● **Teks yang Ditampilkan**
┌──

Perbaiki Sekolah - Sindo 8
Desember 2011
Hari Rabu kemarin
saya diminta berbicara di hadapan para guru SMA-SMP Kanisius tentang apa yang
harus disikapi untuk membentuk generasi baru. Sebelumnya, saya juga sudah
berbicara hal yang sama di SMA Al Izhar, High Scope, dan SMAN 1 Gianyar. Apa
yang menjadi keprihatinan orang tua dan guru?
Pertama, mereka ingin
mengklarifikasi benarkah pendidikan di Indonesia adalah yang terberat di
dunia?. Kedua mereka ingin mengetahui mengapa anak-anak kita hanya berhenti sampai
di level juara Olimpiade matematika (dan fisika) saja? Dan Ketiga, apa yang
harus dilakukan untuk meningkatkan mutu pengajaran dan tingkat keberhasilan
anak didik.
Terberat – tersarat
Meski tidak tahu
apakah kita masuk kategori “ter”, saya harus menyampaikan bahwa pendidikan
dasar dan menengah kita memang berat. Saking beratnya, seorang ketua yayasan
pada sebuah pendidikan swasta sempat memeriksa isi tas anak-anak TK dan SD
Kelas 1 di Jakarta dan ia mengatakan rata-rata seorang bocah kecil membawa beban
berupa buku dan alat tulis seberat 2,5 Kilogram.
Selain jumlah
pelajaran yang diwajibkan Undang-undang Sisdiknas terlalu banyak (16-20),
buku-buku pelajaran yang harus dibeli orang tua dari sekolah rata-rata juga
terlalu tebal, dengan kualitas isi yang masih perlu dipertanyakan. Pengalaman
saya sebagai orang tua yang membimbing anak sendiri dalam belajar menemukan
rumus-rumus yang tidak konsisten dan membingungkan antara halaman yang satu
dengan halaman-halaman berikutnya pada buku yang sama. Sudah begitu, sebagian
besar guru ternyata mengaku kesulitan memilih rumus mana yang benar? Jadi rumus
yang benar dan salah seringkali sama-sama diajarkan.
Tak banyak guru yang
menyadari bahwa 80% isi sebuah buku, intinya hanya berada pada 20% dari jumlah
halamannya. Akibat ketidaktahuan ini jelas fatal, seluruh isi buku
dijejalkan pada kepala anak didik. Meski dari 16-20 mata pelajaran yang
diajarkan di SMU (seorang tua murid SMK menyebutkan anaknya diberi 28
mata pelajaran) hanya 6 mata pelajaran yang diujikan pada ujian nasional,
kesepuluh hingga 14 guru pada mata pelajaran lainnya berebut masuk kedalam otak
anak-anak dengan cara yang sama. Mereka semua ingin mata ajarnya berperan sama
kuatnya dengan mata pelajaran yang diuji secara nasional.
Lengkaplah sudah
penderitaan anak-anak sekolah Indonesia .

└──

● **Tantangan a**
Di sekolah mana saja, menurut artikel tentang perbaikan sekolah, penulis pernah berbicara mengenai cara membentuk generasi baru?
Teks dan baris-baris data di sini tidak saling berkaitan.

● **Entri data yang tersimpan**

┌──

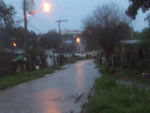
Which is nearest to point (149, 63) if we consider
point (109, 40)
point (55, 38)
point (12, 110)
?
point (109, 40)

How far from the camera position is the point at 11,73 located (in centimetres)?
2638

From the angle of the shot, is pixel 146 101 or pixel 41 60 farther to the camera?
pixel 41 60

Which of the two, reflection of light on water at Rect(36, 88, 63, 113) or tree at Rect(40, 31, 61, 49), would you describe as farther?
tree at Rect(40, 31, 61, 49)

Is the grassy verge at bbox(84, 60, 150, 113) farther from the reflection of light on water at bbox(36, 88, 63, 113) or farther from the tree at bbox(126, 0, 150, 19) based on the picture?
the tree at bbox(126, 0, 150, 19)

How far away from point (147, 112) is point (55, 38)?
7071 centimetres

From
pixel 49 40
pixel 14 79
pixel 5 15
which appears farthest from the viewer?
pixel 49 40

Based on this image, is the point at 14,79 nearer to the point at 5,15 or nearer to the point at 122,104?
the point at 122,104

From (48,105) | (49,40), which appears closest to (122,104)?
(48,105)

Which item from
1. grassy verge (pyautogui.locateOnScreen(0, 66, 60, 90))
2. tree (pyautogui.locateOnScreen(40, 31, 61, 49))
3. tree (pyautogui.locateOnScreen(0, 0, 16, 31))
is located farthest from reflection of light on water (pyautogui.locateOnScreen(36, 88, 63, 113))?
tree (pyautogui.locateOnScreen(40, 31, 61, 49))

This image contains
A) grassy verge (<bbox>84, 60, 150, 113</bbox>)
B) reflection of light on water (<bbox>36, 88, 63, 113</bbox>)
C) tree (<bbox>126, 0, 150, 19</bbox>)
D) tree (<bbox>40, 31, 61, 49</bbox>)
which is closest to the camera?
grassy verge (<bbox>84, 60, 150, 113</bbox>)

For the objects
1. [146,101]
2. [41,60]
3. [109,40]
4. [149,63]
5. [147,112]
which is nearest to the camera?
[147,112]

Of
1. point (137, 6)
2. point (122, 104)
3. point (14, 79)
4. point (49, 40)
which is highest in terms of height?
point (49, 40)

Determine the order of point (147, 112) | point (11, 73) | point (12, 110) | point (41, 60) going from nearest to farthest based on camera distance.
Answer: point (147, 112), point (12, 110), point (11, 73), point (41, 60)

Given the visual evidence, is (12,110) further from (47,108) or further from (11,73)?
(11,73)
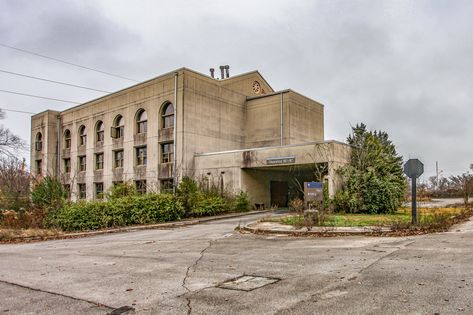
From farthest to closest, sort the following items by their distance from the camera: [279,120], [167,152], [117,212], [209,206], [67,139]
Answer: [67,139], [279,120], [167,152], [209,206], [117,212]

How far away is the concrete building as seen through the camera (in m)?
28.3

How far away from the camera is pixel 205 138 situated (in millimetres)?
32500

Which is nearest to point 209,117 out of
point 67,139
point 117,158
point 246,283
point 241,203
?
point 241,203

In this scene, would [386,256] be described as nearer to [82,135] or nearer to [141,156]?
[141,156]

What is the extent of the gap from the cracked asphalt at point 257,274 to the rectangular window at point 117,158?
26313 millimetres

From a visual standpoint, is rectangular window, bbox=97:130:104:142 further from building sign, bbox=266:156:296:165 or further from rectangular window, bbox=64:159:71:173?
building sign, bbox=266:156:296:165

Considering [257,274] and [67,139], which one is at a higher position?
[67,139]

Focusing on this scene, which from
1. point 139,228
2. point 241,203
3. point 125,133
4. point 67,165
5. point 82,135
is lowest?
point 139,228

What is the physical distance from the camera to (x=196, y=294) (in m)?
6.22

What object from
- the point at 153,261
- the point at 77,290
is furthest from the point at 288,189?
the point at 77,290

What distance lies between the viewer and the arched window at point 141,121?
3525 cm

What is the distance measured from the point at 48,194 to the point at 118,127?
56.0ft

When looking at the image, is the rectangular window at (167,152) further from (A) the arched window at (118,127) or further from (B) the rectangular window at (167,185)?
(A) the arched window at (118,127)

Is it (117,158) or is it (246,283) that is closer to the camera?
(246,283)
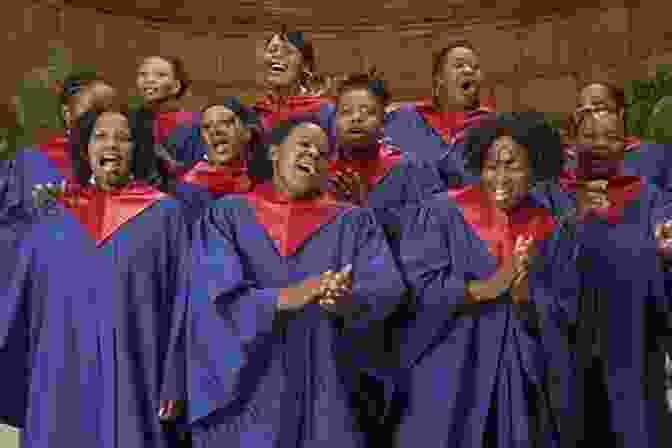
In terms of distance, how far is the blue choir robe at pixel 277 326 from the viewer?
7250 mm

└──

● **Tantangan b**
Ubahlah "viewer" menjadi "observer" pada baris data, dari baris yang memuat "What is the physical" hingga baris data terakhir (keduanya termasuk). Tuliskan ulang hanya baris-baris itu tanpa gambar dan tanpa perubahan lain.

● **Penyelesaian Lengkap a**
SMA-SMP Kanisius, SMA Al Izhar, High Scope, dan SMAN 1 Gianyar.

● **Penyelesaian Lengkap b**
What is the physical distance from the camera to (x=196, y=294) (in m)?
6.22

What object from
- the point at 153,261
- the point at 77,290
is furthest from the point at 288,189?
the point at 77,290

What distance lies between the observer and the arched window at point 141,121?
3525 cm

What is the distance measured from the point at 48,194 to the point at 118,127?
56.0ft

When looking at the image, is the rectangular window at (167,152) further from (A) the arched window at (118,127) or further from (B) the rectangular window at (167,185)?
(A) the arched window at (118,127)

Is it (117,158) or is it (246,283) that is closer to the camera?
(246,283)
In terms of distance, how far is the blue choir robe at pixel 277 326 from the observer?
7250 mm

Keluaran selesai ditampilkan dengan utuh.